Judge of the Supreme Court of New South Wales
- In office 19 March 2001 – 20 April 2015
- Nominated by: Bob Debus
- Appointed by: Dame Marie Bashir

Judge of the New South Wales Court of Appeal
- In office 2012 – 20 April 2015
- Nominated by: Greg Smith
- Appointed by: Dame Marie Bashir

Personal details
- Born: Reginald Ian Barrett 1 April 1944 (age 82) Sydney, Australia
- Education: Newcastle Boys High School
- Alma mater: University of Sydney (Wesley College)
- Occupation: Lawyer; jurist

= Reginald Barrett =

Australian judge

Reginald Barrett (born 1 April 1944) was a Judge (2001–2015), Judge of Appeal (2012–2015) and Acting Judge of Appeal (2016-2020) of the Supreme Court of New South Wales. He had been a corporate and securities lawyer and a partner in Mallesons Stephen Jaques, general counsel for Westpac and 20 year partner with Allen Allen & Hemsley.

==Early life and education==
Reginald Ian Barrett was born on 1 April 1944 in Sydney, New South Wales, the son of Ronald Arthur Barrett and Lila Jean née Frew who had married in 1941.

He completed his secondary education (Leaving Certificate) at Newcastle Boys High School and matriculated to the University of Sydney. He graduated with a Bachelor of Arts in 1964 and a Bachelor of Laws in 1967.

He returned to Sydney Law School for further studies and was graduated as a Master of laws with first class honours in 1971.

He served as a councillor of Wesley College at the University of Sydney between 1970 and 1977 where he had been elected senior student in his penultimate undergraduate year.

==Career==
Barrett was admitted as a solicitor in New South Wales on 17 March 1967.

He was an articled clerk (1964 – 1967) with Allen Allen & Hemsley, a year behind William Gummow (later puisne justice of the High Court of Australia) and a year ahead of John Lehane (later a Federal Court judge). On admission he became an employed solicitor and made partner in 1971. From 1987 to 1989 he was their resident partner in London.

Barrett was appointed as a part-time member of the Companies and Securities Law Review Committee between 1983 and 1987.

In 1991 Barrett left Allens to become Group Secretary and General Counsel for Westpac which had been one of his clients at Allens.

From 1991 he was a part-time member of the Commonwealth Companies and Securities Advisory Committee and convenor of its legal committee.

In May 1995 Barrett became a partner at Mallesons Stephen Jaques where he practised until his commission as a judge of the Supreme Court of New South Wales in 2001. In 1997 he was appointed Deputy Chairman of the Australian Securities Exchange Appeal Tribunal and then Chairman in January 1998. As a corporate and securities law specialist he was involved in several important and complex Australian corporate cases: the 1995 Westpac Challenge Bank merger, the NRMA insurance demutualisation, Comalco's takeover of Rio Tinto and the Australian Stock Exchange demutualisation and self-listing which was a world first.

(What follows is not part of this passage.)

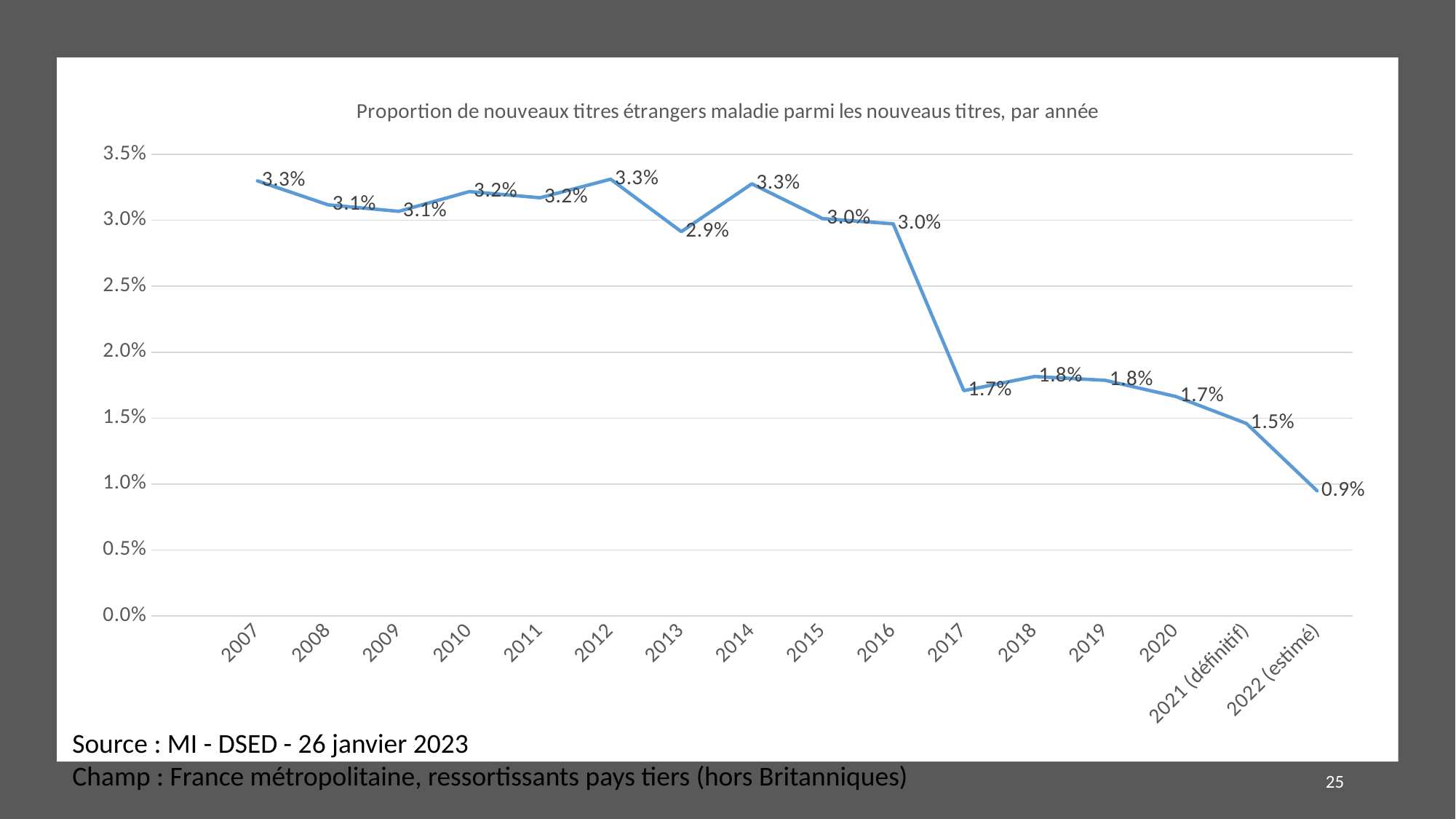
What is the difference between the values for 2016 and 2017? 1.3 percentage points What is the value for 2017? 1.7% How many years are plotted on the x axis? 16 What is the value for 2022 (estimé)? 0.9% Which year has the lowest value? 2022 (estimé) What type of chart is shown on the slide? Line chart What is the difference between the values for 2007 and 2022 (estimé)? 2.4 percentage points Overall, do the values rise or fall from 2007 to 2022? fall What is the value for 2021 (définitif)? 1.5% Is the value for 2018 greater or less than 2.0%? less What is the value for 2013? 2.9% Which is larger, the value for 2014 or the value for 2013? 2014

Barrett has been noted for his commitment to legal education. From 1973 to 1974 and from 1976 to 1987 (when he left Australia to work in London), he was a part-time lecturer at the Sydney Law School of The University of Sydney. He was also a consultant to the Legal Workshop, Australian National University from 1973 to 1977. He chaired the Legal Qualifications Committee of the New South Wales Legal Practitioners Admission Board (2004 – 06) which he had joined in 2002.

Barrett has been a member of the editorial board of the Company & Securities Law Journal since it began publication in 1982. He was the general editor of Robson's Annotated Corporations Legislation from 2010 to 2019, and is a member of the advisory board of Practical Law Australia and an assistant editor of the New South Wales Law Reports.

Barrett was sworn in as a Justice of the Supreme Court of New South Wales on 19 March 2001. In 2012 he was commissioned as a Judge on the New South Wales Court of Appeal. Barrett retired from both positions with effect from 20 April 2015.

On 10 June 2019 he was appointed an Officer in the General Division of the Order of Australia for distinguished service to the law, and to the judiciary, particularly in the area of corporations law and legislation.

==Personal life==
On 1 August 1970 he married Susan, the daughter of Mervyn G. and Dorothy M. Campbell. They have two sons.

He has sung with the Sydney Philharmonia Choir including at the Opening Ceremony of the Sydney Olympic Games.